Exercise goal:
Output as a JSON list of strings the lines of the rows below, from the line containing "In this image, how" through the last line of the rows, both ends included. Use one string per line and leave out blank lines.

Data excerpts:

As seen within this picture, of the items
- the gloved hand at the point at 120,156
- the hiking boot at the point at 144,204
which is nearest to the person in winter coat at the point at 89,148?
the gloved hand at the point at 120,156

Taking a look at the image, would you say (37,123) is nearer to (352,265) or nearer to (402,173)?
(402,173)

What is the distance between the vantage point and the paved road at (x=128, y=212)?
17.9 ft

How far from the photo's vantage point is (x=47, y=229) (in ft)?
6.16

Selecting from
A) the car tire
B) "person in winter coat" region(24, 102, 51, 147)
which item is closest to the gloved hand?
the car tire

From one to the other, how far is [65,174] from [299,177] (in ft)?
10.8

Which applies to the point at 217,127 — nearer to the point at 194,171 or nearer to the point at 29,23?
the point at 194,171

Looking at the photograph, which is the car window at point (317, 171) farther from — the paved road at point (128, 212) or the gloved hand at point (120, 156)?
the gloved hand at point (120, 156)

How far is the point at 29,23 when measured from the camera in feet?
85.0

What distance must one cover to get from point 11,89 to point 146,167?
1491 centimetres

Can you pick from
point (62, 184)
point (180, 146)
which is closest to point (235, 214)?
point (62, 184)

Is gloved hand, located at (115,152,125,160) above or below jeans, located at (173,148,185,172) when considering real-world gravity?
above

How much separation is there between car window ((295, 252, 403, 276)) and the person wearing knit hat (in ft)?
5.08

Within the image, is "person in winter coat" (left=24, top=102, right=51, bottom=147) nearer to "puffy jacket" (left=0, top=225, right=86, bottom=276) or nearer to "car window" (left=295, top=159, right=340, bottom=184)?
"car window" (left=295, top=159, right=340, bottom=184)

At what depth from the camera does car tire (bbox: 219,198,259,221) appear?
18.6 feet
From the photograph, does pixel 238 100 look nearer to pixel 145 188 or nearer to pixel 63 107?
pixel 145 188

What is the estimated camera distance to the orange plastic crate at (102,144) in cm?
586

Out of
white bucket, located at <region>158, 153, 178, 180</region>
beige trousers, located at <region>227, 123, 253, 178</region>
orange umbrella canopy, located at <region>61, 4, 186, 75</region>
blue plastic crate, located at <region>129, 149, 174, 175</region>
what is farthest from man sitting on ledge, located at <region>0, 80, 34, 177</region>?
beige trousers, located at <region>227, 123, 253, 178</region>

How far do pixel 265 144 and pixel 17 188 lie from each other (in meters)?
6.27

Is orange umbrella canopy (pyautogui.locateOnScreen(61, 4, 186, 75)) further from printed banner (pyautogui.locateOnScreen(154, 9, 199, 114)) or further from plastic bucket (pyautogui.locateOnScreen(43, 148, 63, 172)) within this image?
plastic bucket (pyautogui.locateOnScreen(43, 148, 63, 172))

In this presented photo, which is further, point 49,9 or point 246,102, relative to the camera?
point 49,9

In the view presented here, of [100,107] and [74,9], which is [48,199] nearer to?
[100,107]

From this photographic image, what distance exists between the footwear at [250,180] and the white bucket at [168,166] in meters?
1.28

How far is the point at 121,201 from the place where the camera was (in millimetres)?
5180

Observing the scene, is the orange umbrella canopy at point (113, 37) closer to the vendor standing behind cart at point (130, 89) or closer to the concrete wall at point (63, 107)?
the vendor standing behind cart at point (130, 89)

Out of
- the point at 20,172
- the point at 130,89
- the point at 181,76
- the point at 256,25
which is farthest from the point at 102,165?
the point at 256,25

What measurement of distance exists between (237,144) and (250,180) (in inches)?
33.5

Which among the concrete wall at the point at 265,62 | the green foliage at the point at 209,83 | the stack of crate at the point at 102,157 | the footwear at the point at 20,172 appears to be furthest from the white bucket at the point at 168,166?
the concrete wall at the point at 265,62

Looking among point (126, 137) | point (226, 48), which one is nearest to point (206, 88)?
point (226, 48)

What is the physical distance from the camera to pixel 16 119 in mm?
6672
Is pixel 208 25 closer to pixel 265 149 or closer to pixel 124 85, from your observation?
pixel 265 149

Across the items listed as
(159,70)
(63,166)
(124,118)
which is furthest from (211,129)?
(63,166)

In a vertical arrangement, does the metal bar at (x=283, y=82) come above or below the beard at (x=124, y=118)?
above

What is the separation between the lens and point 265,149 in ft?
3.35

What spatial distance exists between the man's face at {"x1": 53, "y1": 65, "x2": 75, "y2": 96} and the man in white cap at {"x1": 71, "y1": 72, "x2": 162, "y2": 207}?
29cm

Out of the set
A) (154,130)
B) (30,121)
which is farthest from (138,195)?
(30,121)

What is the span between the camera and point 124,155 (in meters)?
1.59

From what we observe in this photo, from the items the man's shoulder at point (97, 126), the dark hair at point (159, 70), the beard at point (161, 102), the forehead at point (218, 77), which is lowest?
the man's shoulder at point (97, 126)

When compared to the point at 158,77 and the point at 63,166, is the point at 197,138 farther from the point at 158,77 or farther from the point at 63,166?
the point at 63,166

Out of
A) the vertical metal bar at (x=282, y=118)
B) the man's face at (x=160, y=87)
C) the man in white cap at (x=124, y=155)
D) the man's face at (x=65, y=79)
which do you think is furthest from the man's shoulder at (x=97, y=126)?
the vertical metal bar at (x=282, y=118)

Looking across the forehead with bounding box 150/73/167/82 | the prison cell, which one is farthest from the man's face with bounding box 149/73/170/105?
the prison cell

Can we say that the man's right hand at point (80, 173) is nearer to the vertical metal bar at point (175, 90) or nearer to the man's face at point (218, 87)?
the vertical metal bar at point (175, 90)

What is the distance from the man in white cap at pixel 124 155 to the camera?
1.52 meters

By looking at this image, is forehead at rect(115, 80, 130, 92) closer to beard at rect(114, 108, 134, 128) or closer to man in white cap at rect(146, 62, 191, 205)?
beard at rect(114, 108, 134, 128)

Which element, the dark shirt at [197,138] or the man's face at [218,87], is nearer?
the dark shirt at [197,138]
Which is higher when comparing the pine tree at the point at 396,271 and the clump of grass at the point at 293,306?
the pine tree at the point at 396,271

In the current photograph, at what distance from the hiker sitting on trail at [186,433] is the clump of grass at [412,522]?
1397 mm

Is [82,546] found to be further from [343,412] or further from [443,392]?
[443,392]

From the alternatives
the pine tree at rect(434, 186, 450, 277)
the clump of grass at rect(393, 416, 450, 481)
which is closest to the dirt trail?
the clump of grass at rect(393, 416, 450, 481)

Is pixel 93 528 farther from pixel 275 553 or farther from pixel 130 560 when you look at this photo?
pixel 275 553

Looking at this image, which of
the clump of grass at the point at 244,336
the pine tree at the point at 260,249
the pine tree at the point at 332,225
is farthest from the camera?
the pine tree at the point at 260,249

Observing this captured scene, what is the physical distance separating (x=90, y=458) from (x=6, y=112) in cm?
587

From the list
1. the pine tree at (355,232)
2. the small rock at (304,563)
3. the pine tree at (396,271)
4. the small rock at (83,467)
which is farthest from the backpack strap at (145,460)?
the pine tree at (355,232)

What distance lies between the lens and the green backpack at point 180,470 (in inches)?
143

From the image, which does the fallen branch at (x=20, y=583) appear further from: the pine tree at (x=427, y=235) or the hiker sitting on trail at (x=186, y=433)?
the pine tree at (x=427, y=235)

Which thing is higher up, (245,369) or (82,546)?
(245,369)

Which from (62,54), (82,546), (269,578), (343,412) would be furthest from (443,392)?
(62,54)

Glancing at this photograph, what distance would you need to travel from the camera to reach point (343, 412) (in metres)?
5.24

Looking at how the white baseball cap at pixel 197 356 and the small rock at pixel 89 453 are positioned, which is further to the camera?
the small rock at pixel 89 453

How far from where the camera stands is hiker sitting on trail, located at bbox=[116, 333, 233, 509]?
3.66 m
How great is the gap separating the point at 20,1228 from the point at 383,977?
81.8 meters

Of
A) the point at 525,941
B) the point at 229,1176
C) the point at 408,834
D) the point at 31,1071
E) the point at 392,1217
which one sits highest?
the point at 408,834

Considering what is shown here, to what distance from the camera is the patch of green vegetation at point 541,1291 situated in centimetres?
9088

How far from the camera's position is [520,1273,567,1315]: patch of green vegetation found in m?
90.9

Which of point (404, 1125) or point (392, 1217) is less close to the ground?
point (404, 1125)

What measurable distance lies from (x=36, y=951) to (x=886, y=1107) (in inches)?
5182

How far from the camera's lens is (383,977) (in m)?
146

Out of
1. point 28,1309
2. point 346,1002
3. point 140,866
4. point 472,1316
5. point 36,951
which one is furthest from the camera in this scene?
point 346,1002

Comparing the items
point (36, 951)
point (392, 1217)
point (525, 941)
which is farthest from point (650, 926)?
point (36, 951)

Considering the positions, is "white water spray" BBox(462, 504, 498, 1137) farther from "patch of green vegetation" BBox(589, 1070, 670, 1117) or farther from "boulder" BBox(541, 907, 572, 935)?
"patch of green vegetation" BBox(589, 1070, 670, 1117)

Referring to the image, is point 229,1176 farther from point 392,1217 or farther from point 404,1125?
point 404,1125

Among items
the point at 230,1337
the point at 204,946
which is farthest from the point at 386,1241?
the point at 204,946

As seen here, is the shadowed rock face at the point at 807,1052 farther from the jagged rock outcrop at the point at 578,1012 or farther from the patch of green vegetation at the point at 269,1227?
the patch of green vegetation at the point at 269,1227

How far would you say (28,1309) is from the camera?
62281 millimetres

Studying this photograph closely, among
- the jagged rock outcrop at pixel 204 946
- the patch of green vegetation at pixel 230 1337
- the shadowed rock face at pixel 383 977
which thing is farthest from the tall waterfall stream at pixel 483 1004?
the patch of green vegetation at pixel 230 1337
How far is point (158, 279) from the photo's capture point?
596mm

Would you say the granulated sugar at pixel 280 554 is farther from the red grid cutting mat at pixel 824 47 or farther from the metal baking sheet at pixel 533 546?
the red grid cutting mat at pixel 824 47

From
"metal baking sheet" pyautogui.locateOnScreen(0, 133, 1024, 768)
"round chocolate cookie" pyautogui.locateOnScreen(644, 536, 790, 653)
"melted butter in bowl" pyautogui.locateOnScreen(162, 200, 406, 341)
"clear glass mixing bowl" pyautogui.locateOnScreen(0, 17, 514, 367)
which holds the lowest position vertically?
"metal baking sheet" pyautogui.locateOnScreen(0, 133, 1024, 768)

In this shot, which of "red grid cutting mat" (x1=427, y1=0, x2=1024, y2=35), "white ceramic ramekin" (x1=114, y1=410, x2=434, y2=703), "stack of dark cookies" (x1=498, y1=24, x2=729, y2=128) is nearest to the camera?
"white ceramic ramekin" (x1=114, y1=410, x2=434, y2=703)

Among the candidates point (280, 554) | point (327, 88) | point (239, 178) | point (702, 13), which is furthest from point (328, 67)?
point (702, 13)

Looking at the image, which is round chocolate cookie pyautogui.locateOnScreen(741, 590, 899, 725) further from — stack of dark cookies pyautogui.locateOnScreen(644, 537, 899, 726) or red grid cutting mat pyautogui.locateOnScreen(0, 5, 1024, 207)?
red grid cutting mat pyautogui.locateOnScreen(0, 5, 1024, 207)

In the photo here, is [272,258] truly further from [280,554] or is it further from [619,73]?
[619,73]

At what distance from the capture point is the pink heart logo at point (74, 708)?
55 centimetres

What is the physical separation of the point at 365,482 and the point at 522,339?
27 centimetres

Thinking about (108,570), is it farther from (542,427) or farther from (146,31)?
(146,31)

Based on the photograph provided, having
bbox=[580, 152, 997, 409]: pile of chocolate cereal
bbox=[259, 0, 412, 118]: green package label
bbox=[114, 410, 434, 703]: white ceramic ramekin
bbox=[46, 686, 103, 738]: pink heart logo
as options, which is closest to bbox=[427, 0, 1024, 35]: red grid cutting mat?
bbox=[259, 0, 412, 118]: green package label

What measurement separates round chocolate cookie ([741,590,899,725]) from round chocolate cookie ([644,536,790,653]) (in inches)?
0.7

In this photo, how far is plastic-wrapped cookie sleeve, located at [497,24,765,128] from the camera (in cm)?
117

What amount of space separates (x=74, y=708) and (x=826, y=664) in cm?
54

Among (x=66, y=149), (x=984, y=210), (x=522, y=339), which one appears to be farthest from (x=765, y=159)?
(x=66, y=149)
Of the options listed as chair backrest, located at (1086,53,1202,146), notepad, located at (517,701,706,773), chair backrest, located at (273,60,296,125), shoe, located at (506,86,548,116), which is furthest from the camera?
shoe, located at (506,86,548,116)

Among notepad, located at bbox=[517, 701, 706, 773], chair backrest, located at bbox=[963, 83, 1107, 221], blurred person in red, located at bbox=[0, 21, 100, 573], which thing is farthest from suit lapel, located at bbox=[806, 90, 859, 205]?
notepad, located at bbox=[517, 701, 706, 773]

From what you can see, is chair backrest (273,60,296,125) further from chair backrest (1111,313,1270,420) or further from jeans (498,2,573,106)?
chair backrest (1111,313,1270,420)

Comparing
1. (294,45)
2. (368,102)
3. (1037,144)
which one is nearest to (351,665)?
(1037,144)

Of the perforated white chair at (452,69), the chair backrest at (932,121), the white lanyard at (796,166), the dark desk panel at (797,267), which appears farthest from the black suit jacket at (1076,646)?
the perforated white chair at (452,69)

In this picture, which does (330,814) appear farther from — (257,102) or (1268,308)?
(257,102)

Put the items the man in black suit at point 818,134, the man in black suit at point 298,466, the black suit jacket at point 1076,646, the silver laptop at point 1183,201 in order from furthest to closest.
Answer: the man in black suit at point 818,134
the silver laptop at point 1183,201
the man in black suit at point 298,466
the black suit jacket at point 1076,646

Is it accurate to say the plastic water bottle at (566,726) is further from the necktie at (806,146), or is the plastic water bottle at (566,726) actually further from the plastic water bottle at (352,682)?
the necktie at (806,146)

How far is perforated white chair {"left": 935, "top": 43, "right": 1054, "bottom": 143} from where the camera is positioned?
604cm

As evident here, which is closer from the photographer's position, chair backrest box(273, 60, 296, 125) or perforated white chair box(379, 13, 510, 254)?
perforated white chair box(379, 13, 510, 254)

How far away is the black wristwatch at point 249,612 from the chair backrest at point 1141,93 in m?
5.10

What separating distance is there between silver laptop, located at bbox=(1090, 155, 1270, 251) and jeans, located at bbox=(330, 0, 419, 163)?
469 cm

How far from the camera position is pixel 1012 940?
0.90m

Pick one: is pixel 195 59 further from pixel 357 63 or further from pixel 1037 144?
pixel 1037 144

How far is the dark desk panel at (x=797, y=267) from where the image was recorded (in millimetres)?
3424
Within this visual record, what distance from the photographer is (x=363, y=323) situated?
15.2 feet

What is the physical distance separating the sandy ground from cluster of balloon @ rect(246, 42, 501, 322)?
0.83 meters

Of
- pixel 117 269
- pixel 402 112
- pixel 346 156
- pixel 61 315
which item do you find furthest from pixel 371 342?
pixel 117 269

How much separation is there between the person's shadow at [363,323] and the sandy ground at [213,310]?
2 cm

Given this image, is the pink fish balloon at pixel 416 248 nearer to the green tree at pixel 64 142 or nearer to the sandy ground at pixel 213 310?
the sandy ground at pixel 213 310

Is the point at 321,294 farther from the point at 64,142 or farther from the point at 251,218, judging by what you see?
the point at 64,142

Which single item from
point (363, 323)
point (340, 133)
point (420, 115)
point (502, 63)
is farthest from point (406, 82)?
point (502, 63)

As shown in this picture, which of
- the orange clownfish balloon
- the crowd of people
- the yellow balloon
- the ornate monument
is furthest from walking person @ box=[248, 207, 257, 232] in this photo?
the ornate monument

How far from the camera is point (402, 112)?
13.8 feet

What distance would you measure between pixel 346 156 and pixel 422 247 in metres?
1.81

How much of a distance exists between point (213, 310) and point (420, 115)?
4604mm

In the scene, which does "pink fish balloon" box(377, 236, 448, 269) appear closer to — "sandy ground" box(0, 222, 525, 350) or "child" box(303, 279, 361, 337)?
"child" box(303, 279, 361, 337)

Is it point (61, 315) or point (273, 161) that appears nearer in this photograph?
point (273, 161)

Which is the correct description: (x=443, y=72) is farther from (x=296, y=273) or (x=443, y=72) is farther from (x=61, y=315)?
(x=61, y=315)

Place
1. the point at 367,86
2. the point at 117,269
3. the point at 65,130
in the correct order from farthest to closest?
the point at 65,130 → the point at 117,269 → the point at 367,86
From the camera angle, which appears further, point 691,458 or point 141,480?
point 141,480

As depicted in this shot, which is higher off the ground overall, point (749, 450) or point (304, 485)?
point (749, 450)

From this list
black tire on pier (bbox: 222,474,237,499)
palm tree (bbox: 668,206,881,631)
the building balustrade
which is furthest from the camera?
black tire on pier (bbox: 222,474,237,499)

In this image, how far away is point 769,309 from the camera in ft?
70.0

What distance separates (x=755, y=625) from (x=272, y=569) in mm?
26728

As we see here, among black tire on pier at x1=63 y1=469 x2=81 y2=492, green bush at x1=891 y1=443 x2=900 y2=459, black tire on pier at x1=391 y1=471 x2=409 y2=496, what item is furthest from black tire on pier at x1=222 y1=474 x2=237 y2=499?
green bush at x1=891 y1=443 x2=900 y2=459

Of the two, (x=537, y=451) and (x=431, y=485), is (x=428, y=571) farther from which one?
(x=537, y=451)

Output:
[
  "In this image, how far away is point 769,309 from the camera in ft?",
  "70.0",
  "What distance separates (x=755, y=625) from (x=272, y=569) in mm?",
  "26728",
  "As we see here, among black tire on pier at x1=63 y1=469 x2=81 y2=492, green bush at x1=891 y1=443 x2=900 y2=459, black tire on pier at x1=391 y1=471 x2=409 y2=496, what item is furthest from black tire on pier at x1=222 y1=474 x2=237 y2=499?",
  "green bush at x1=891 y1=443 x2=900 y2=459",
  "Of the two, (x=537, y=451) and (x=431, y=485), is (x=428, y=571) farther from which one?",
  "(x=537, y=451)"
]